Even in the best weather conditions Yarn Rascal needs to walk the equivalent of half the length of the Appalachian Trail before getting down to business. In snow, ice and cold it’s a walk that seems a whole lot longer. I got ready for our “little” before bedtime trek by putting on all my knitted equipment: socks, cowl, hat, mittens. Then I readied Yarn Rascal by wrestling him into his new winter jacket. I tried and failed to put boots on his flailing little feet. I’d get one on, he’d chew it off before I could finish shoving on the second boot. After struggling to put the same boot on the little octopus three times I gave up.

Out we went for what I hoped was a quick business transaction. While Yarn Rascal twinkle-toed it across the top of the ice-covered snow, I kept falling through the ice cover. My gait resembled Frankenstein’s first steps as the monster comes alive. Yarn Rascal ice danced for 28 freezing minutes without performing one business transaction. Slowly, my frozen brain realized the problem. Yarn Rascal was looking for, but not finding, the scents he needed in order to get a business transaction moving. The wonderland of snow and ice had covered everything. I returned Yarn Rascal to the warm house.
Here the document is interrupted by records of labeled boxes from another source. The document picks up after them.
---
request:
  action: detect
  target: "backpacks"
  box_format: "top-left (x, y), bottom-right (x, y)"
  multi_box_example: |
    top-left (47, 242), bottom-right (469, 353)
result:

It took some digging, but I hit bare, albeit frozen, ground. I took Yarn Rascal back out and showed it to him. Ten minutes later and still nothing. I put Yarn Rascal back in the house and headed out with the shovel again. I scanned the smooth, white surface trying to recognize the spots Yarn Rascal particularly favored. It was amazing how difficult it was to pinpoint favorite spots with everything covered so thoroughly. I lacked reference points. One of his favorite business centers was five paces to the right of a fallen tree branch with moss growing on it. The branch was memorable because somehow it had landed in the middle of the yard well away from any tree. Where the heck was that branch in all this?

In the daylight the yard looks like a shelling took place. Frozen, bare patches of land pock mark the yard in no apparent order. Yarn Rascal still takes forever to conduct business but at least he has choices. And, I am proud to say, I did find that tree branch after all.